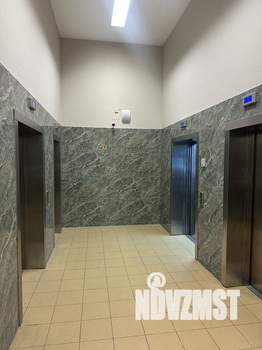 3-к квартира, вторичка, 107м2, 9/25 этаж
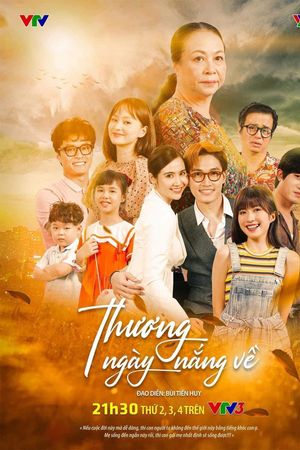 Thương Ngày Nắng Về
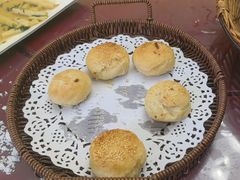 -高老庄·老溧阳·私房菜(南山竹海店)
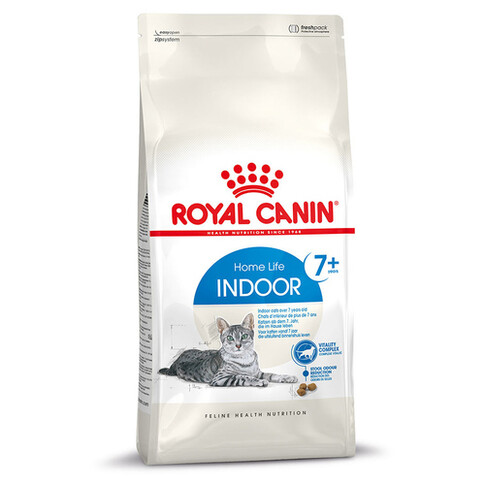 royal canin homelife indoor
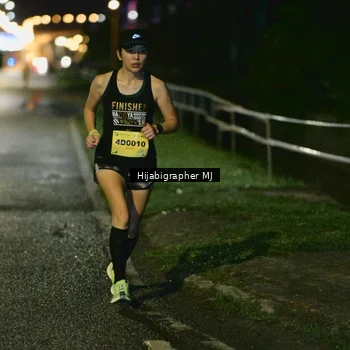 Runner Photo 2790502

• • • • • • •

Write out the lines above word for word, leaving out the pictures.

 3-к квартира, вторичка, 107м2, 9/25 этаж
 Thương Ngày Nắng Về
 -高老庄·老溧阳·私房菜(南山竹海店)
 royal canin homelife indoor
 Runner Photo 2790502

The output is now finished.